Rewrite the rows from the line with "Considering this scene, is" through the end of the rows as a two-column CSV headed text and answer, with one line for each row. Put each field in double quotes and replace any line breaks inside a field with spaces.

===============

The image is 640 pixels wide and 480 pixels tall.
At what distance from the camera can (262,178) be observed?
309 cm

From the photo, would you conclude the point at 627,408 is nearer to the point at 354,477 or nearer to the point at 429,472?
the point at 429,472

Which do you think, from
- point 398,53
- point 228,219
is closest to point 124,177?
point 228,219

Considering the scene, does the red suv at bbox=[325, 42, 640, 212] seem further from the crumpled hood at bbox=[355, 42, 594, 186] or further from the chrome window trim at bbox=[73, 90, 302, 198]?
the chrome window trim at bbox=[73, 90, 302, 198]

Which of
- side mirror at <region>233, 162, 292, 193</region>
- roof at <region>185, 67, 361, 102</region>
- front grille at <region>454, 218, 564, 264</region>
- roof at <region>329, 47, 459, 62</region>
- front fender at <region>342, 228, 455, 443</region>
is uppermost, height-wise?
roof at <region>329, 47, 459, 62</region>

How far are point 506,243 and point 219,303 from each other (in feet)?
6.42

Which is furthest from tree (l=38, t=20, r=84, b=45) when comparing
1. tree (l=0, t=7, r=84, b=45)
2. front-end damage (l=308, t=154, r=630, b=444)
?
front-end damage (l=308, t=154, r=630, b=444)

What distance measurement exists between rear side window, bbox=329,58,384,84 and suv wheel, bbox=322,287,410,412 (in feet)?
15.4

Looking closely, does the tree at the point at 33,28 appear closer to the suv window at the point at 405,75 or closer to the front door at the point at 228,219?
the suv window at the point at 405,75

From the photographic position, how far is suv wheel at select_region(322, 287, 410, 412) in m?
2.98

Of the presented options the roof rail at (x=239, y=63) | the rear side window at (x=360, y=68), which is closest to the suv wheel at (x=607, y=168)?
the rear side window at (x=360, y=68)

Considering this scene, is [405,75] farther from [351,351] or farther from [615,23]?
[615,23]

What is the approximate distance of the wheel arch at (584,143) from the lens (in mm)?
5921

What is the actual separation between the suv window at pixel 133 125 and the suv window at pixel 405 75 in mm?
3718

===============

■ Completed exercise
text,answer
"Considering this scene, is [405,75] farther from [351,351] or farther from [615,23]?","[615,23]"
"What is the approximate distance of the wheel arch at (584,143) from the lens (in mm)?","5921"
"What is the actual separation between the suv window at pixel 133 125 and the suv window at pixel 405 75 in mm?","3718"